§ THE EXERCISE
Revise the rows below by replacing "weathered stone pedestal" with "worn stone plinth" and keeping everything else unchanged. Omit the pictures from your answer.

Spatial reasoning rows
——

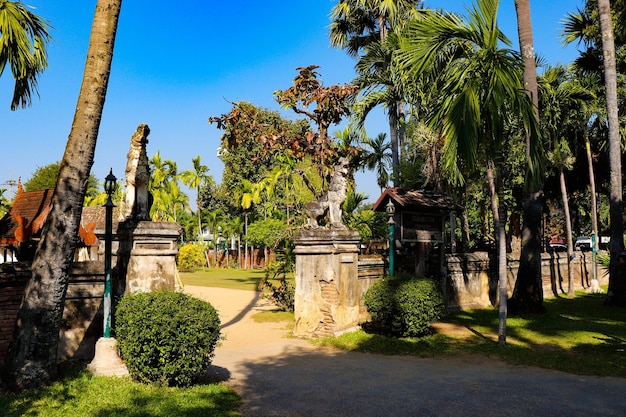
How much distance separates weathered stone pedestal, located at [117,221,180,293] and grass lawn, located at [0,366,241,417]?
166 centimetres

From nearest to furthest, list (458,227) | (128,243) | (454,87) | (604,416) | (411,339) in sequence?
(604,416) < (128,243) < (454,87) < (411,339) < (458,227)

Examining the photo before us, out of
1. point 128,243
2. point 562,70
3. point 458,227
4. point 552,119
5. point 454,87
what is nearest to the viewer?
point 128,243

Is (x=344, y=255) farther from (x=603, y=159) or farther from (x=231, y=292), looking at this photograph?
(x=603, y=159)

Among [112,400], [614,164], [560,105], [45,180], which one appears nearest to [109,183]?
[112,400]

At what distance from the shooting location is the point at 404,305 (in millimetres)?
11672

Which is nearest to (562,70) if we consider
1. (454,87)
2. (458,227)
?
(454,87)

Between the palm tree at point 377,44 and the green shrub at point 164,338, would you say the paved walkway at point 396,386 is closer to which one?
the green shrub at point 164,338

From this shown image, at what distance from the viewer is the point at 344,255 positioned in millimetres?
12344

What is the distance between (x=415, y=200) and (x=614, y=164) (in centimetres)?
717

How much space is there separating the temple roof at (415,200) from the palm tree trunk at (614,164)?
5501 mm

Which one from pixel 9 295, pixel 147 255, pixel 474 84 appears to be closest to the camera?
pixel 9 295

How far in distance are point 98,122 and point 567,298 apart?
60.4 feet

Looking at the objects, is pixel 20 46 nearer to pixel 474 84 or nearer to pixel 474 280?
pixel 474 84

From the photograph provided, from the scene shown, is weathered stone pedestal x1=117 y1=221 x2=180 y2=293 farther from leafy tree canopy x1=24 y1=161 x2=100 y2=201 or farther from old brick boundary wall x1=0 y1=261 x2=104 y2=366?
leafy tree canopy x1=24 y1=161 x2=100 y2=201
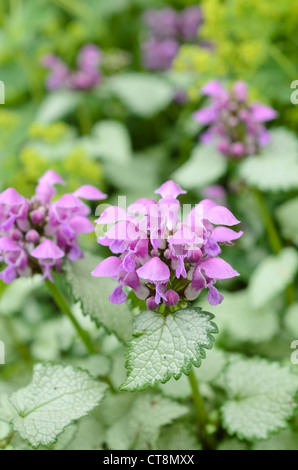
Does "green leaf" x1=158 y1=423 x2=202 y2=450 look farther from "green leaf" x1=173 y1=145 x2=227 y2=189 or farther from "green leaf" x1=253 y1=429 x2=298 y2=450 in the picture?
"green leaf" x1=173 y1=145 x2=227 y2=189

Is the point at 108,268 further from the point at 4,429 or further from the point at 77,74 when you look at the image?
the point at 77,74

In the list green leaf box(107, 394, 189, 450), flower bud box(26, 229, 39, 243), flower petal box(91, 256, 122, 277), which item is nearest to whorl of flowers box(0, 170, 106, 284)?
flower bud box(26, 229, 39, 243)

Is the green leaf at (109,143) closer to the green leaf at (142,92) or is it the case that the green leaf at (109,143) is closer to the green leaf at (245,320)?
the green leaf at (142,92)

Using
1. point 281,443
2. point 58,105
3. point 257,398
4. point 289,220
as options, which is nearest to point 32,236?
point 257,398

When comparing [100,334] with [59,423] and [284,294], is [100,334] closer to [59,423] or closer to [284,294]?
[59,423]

——

§ ANSWER TO THIS EXERCISE
How much distance separates worn stone plinth, located at [117,221,180,293] and grass lawn, located at [0,366,241,417]?
166 centimetres

From nearest to furthest, list (458,227) | (128,243) | (454,87) | (604,416) | (411,339) in sequence?
(604,416) < (128,243) < (454,87) < (411,339) < (458,227)

Examining the photo before us, out of
1. point 128,243
2. point 562,70
3. point 458,227
4. point 552,119
5. point 454,87
what is nearest to the viewer?
point 128,243

Is (x=344, y=255) farther from (x=603, y=159) or farther from (x=231, y=292), looking at this photograph?
(x=603, y=159)

Among [112,400], [614,164], [560,105], [45,180], which one appears nearest to [109,183]?
[112,400]

At what distance from the shooting location is the point at 404,305 (in millimetres)?
11672

Which is nearest to (562,70) if we consider
1. (454,87)
2. (458,227)
?
(454,87)

Between the palm tree at point 377,44 and the green shrub at point 164,338, would you say the paved walkway at point 396,386 is closer to which one?
the green shrub at point 164,338

From this shown image, at what distance from the viewer is the point at 344,255 positioned in millimetres?
12344

What is the distance between (x=415, y=200) and (x=614, y=164) (in centimetres)?
717

How much space is there separating the temple roof at (415,200) from the palm tree trunk at (614,164)?
5501 mm

Which one from pixel 9 295, pixel 147 255, pixel 474 84 appears to be closest to the camera?
pixel 9 295

How far in distance are point 98,122 and point 567,298 apart?
60.4 feet

Looking at the objects, is pixel 20 46 nearer to pixel 474 84 or nearer to pixel 474 280?
pixel 474 84

From the photograph provided, from the scene shown, is worn stone plinth x1=117 y1=221 x2=180 y2=293 farther from leafy tree canopy x1=24 y1=161 x2=100 y2=201 or farther from old brick boundary wall x1=0 y1=261 x2=104 y2=366?
leafy tree canopy x1=24 y1=161 x2=100 y2=201
Does "green leaf" x1=158 y1=423 x2=202 y2=450 look farther from "green leaf" x1=173 y1=145 x2=227 y2=189 or farther from "green leaf" x1=253 y1=429 x2=298 y2=450 in the picture?
"green leaf" x1=173 y1=145 x2=227 y2=189

Is the point at 108,268 further from the point at 4,429 or further from the point at 77,74 when you look at the image?
the point at 77,74

In the list green leaf box(107, 394, 189, 450), flower bud box(26, 229, 39, 243), flower petal box(91, 256, 122, 277), which item is nearest to whorl of flowers box(0, 170, 106, 284)?
flower bud box(26, 229, 39, 243)

Is the green leaf at (109,143) closer to the green leaf at (142,92) or is it the case that the green leaf at (109,143) is closer to the green leaf at (245,320)?
the green leaf at (142,92)

Using
1. point 281,443
2. point 58,105
3. point 257,398
4. point 289,220
as options, which is nearest to point 32,236?
point 257,398

When comparing [100,334] with [59,423] and [284,294], is [100,334] closer to [59,423] or closer to [284,294]?
[59,423]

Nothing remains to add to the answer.